In this case, the Plaintiff properly acknowledged her responsibility to remediate the mold as appears in the text messages between the parties on August 2, 2021. See, Defendant's Exhibit C. For whatever reason, the mold problem continued until the Defendant vacated the premises as can be seen in the pictures admitted into evidence by both parties. The pictures speak for themselves and show a shower that is infested with mold. Both parties testified that they expended personal funds on cleaners and drain products. Neither party presented evidence of professional contractor bills.

Based on the foregoing, the Court finds that neither party will be reimbursed for their expenditures on cleaning and/or drain products because they are ordinary and necessary expenses that are normally made by people who own or maintain an apartment. This Court is concerned with the pervasive mold in the bathroom which still appears to be present in the pictures even after the Plaintiff cleaned the shower. This Court finds that even if the Defendant had done a better job cleaning, the mold was so pervasive that it required a contractor to at least remove and replace the caulk/sealant - an expense properly borne by the landlord, not the tenant (see Grinberg, 58 Misc.3d 54). Because the mold was not remediated prior to the tenant's vacating the premises, the Court finds that the mold was a breach of the warranty of habitability and will assess a 25% ($200) rent abatement in favor of the Defendant.
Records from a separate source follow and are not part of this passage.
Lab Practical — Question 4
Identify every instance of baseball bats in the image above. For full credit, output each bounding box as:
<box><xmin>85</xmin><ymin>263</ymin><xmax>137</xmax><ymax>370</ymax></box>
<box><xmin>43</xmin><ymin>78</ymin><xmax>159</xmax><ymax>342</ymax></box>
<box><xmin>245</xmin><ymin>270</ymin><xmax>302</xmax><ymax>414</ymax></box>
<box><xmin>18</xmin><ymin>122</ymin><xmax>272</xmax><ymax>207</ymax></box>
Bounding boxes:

Based on the foregoing, the Court finds that substantial justice dictates that the Defendant owes the Plaintiff $664.95. This amount is calculated by finding that the $800 rent owed by the Defendant is abated by 25% ($200) for a balance of $600 to which is added $64.95 for the replacement refrigerator drawer for a total of $664.95.

Order

Therefore, it is hereby ORDERED:

1. Judgment is for the Plaintiff in the amount of $664.95.

2. award for costs will be made because the Defendant was successful in reducing the amount of her rent obligation by 25%.

This is the Decision and Order of the Court.


Summaries of

Congdon v. Filippi

New York City Court
Feb 3, 2022
2022 N.Y. Slip Op. 50735 (N.Y. City Ct. 2022)
Case details for

Congdon v. Filippi

Case Details

Full title:Karen L. Congdon, Plaintiff, v. Jessica Filippi, Defendants.

Court:New York City Court

Date published: Feb 3, 2022

Citations

2022 N.Y. Slip Op. 50735 (N.Y. City Ct. 2022)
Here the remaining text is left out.